In a second phase, we scan the scenes for media asset items and their associated files. This requires loading each scene. However, this process can be deferred until a document is opened. Even then, the process can be performed in the background and interrupted at any time. This scan is performed in UBDocument::scanAssets().

To accomplish this, we had to extend the UBBackgroundLoader to allow throttling, even though the results are processed in the background. A detailed description of the problem and the chosen solution can be found in Background loading.

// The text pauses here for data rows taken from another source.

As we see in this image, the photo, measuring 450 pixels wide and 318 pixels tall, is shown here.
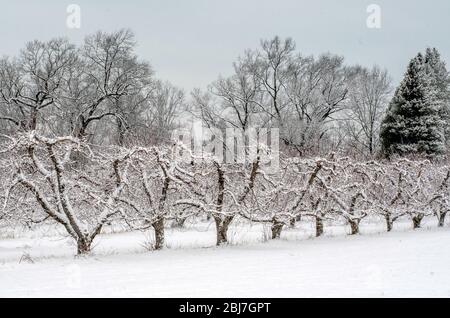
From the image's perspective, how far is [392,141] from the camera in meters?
36.7

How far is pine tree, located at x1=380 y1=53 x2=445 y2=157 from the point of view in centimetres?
3528

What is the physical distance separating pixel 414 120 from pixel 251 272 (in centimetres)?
2993

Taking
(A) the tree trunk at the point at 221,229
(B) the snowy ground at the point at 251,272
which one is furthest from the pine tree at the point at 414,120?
(A) the tree trunk at the point at 221,229

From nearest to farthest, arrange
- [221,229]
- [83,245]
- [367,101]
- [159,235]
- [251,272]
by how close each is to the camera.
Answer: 1. [251,272]
2. [83,245]
3. [159,235]
4. [221,229]
5. [367,101]

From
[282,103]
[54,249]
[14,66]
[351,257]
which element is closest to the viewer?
[351,257]

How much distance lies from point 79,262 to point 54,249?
476 cm

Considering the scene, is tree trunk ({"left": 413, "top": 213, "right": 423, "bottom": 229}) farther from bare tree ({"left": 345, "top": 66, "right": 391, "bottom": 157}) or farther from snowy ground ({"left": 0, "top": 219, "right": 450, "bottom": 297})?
bare tree ({"left": 345, "top": 66, "right": 391, "bottom": 157})

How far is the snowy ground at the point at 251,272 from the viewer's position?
772 cm

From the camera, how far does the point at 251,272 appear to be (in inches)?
373

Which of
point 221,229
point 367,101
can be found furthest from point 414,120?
point 221,229

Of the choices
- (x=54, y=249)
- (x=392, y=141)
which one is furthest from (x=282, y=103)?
(x=54, y=249)

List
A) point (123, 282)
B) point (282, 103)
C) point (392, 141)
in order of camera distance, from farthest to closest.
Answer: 1. point (282, 103)
2. point (392, 141)
3. point (123, 282)

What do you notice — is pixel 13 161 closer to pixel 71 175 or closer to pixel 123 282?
pixel 71 175

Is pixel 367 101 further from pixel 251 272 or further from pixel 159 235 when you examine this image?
pixel 251 272
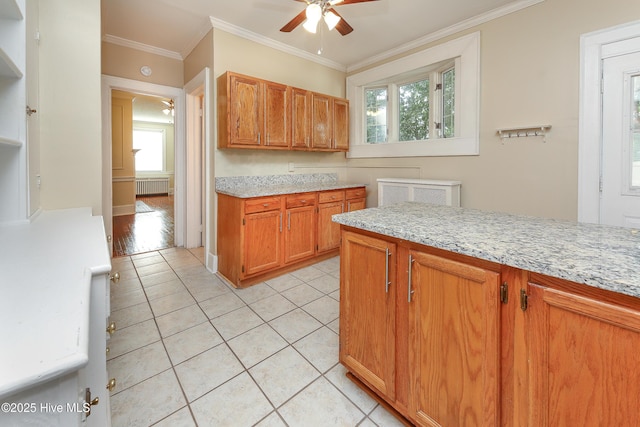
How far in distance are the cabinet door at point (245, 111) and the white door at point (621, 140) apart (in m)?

The procedure is as follows:

When a document is opened in Board mode, the UBDocumentController calls UBDocument::scanAssets().
Here, we first ensure that the initial scan is complete and that all scene UUIDs have been identified. The first pass also removes asset information from scenes that were manipulated by an earlier version of OpenBoard. Assets may have changed, causing the associated TOC entry to become inaccurate.
Next, we assemble a list of all pages with missing asset information.
If this list is not empty, we start a background loader for it.
When the background loader delivers a result, we use it to ask the UBPersistenceManager to prepare to load that scene without adding it to the cache.
prepareSceneLoading() returns an opaque handle if the scene needs to be loaded (i.e. if it is not already in the cache). This handle is actually a shared pointer to the SceneCacheEntry managing the loading process. Since this entry was not added to the cache, we must keep it alive by storing the handle in a set.
If the background loader does however not return a result or if the scene is already in the cache, then we trigger the delivery of the next result by calling resultProcessed().
The loading process in the SceneCacheEntry is mainly controlled in startLoading(). A timer is started here, which performs stepwise loading of the scene on the main thread without blocking user interactions.
Once the scene is loaded, we call UBGraphicsScene::loadingCompleted(), which in turn informs the document by calling UBDocument::sceleLoaded(), passing a pointer to the scene and the aforementioned opaque handle.
Here, we remove the handle from the set again, which releases and deletes the SceneCacheEntry.
After that, the scene is scanned for media asset items.
If an item uses a media asset UUID that is not SHA-1 based (UUIDv5), then we calculate a new UUID and replace it. The media asset file is copied if necessary.
If the scene was modified by this process, we save it.
Finally, we trigger the delivery of the next result by calling resultProcessed().